3 登山者の皆さんは、登山口のトイレで用を済ませて入山するようにして、山のトイレの負荷の軽減にご協力下さるようにお願いします。

 02年10月1日の高知県議会本会議で、山のトイレついて質疑がありました。画期的なことです。
 牧 義信議員(共産)が、4月の山頂トイレの汚物担ぎ下ろしを紹介しながら、高知県が管理するオカメ岩小屋のトイレのあり方をただしました。
 尾崎文化環境部長は、今後はバイオトイレ、自然エネルギーを利用したトイレやヘリでの吊り下ろし方式などを検討したい、と答弁しつつ、当面は現在のトイレに薬液などを投入して、汚物の減量化、無害化に取り組むことを表明しました。 質疑(要旨)

 徳島県自然共生室では、三嶺の自然保護、山避難小屋のトイレ問題などのあり方を検討する「山嶺検討委員会」(仮称)を設置することにし、委員の選定に取り組んでいます。
 第1回の委員会は、10月上旬の見込みです。
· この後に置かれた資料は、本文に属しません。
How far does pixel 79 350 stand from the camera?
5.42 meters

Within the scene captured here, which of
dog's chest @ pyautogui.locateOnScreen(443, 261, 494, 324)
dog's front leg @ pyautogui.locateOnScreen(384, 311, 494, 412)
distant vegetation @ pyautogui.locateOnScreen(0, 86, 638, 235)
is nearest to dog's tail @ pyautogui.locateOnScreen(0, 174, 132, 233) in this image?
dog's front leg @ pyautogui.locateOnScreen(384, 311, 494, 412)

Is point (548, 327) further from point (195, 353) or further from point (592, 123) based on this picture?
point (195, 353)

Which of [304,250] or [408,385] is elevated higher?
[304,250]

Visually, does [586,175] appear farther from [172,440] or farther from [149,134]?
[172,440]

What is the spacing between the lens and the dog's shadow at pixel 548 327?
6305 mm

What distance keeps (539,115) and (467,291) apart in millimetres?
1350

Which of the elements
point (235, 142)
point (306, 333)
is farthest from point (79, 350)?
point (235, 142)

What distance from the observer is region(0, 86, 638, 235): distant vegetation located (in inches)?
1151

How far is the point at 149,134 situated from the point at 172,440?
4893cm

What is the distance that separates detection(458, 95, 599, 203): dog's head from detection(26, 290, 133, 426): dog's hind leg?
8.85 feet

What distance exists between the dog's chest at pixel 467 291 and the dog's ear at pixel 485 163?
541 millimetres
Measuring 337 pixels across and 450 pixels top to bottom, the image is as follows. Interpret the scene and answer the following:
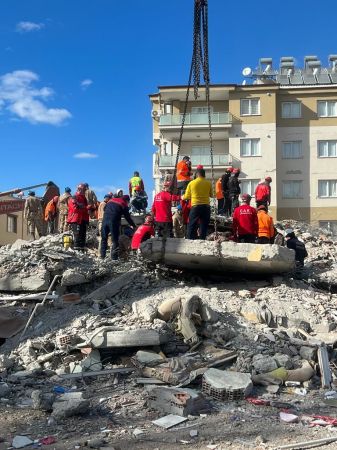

(02/9.25)
クリーン作戦に寄せられたご意見(要旨)
 またまたトイレのこと
 4月14日(日)に、80人もの人達が三嶺で目を見張るようなことをやってのけた。高知新聞やTVのニュースでも扱われたので、周知のことと思う。このニュースを見て、大変だっただろうな、偉いな、私にも出来るかしら?・・・と、同時に担ぎ下ろされたものの中には、何百分の一か或いは何千分の一か知らないけれども、私の体の中から出ていったものが含まれていると思うと、申し訳ないし、それ以上に恥ずかしい気がした。(中略)
 「自分のウンチやオシッコで山を汚さなかった。」ただれだけのことを、山の仲間全員が実践してきたなら、三嶺で4月14日の大作戦を計画することもなかったはずなのだ。だから私は恥ずかしいと思う。
 改めて、携帯トイレの使用法をじっくり見たが、実践できる自信はまだない。伊藤氏(登山時報5月号の実践報告者)の論理でゆけば「食糧や水を持たずに山へ入る人はいないだろう。それらが形を変えたものを持てない道理はない。」 と、言うことになるだろうか。それならば、実践へ向けて努力する以外にないということか。・・・目下考え中・・・・・(あるぷハイキングクラブ機関誌 02/5.14 120号から抜粋転載させていただきました。 高知市 Fさん 女性)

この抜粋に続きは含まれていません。